##### Records shown #####

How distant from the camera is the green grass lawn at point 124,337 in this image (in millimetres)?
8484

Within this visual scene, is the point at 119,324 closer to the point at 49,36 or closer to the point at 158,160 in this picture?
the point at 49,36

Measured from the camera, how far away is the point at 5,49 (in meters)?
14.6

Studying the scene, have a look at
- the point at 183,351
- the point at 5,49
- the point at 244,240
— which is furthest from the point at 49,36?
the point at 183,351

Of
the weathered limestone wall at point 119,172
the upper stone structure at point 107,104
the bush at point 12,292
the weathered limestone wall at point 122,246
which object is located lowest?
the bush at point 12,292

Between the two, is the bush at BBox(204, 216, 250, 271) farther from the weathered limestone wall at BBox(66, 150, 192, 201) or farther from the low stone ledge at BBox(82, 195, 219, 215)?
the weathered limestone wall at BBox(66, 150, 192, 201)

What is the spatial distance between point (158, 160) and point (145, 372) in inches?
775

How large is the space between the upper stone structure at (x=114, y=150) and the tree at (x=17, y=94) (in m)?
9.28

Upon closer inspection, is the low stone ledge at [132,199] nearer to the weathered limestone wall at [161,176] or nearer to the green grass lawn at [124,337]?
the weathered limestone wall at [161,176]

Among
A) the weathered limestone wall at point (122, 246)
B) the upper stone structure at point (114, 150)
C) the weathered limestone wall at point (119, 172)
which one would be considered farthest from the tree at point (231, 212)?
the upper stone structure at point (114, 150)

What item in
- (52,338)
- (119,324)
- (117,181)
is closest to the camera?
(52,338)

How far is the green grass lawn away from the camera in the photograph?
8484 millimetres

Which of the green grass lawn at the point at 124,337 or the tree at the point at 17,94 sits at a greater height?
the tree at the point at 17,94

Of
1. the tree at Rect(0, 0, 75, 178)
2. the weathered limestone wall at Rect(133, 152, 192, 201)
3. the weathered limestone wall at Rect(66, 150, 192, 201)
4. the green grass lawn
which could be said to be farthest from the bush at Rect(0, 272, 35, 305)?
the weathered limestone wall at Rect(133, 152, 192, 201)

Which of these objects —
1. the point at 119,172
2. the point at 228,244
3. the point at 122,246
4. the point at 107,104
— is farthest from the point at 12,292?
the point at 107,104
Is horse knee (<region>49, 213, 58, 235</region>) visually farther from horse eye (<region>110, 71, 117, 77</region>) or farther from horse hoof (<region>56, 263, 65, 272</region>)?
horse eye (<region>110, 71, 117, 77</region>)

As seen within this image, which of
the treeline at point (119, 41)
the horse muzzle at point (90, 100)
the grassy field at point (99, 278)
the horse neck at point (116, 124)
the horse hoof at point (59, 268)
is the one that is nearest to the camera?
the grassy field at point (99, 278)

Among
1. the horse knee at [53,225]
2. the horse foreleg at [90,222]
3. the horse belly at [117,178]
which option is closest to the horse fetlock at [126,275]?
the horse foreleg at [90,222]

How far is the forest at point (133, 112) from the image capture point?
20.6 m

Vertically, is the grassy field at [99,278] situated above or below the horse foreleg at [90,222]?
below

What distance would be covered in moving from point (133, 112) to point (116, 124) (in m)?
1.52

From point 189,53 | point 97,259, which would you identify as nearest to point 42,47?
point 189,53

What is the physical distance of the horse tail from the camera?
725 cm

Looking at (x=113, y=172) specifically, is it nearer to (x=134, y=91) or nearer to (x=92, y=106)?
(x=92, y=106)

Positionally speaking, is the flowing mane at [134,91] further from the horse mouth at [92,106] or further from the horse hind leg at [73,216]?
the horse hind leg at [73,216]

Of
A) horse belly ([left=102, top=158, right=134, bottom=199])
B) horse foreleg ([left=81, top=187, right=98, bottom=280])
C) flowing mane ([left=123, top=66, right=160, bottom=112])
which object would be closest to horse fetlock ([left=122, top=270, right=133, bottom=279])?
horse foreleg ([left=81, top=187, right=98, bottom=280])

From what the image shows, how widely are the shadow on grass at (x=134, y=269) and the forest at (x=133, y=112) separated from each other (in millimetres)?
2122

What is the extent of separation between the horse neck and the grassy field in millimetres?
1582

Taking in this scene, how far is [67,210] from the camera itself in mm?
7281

#####

> _Instructions to follow_
Can you rewrite everything from the line containing "Taking in this" down to the end of the listing, requests included, with each distance in the answers multiplied by 0.2 and rounded to the nearest whole number, halves going up?

> _Reply to the exercise_
Taking in this scene, how far is [67,210] from the camera itself in mm?
1456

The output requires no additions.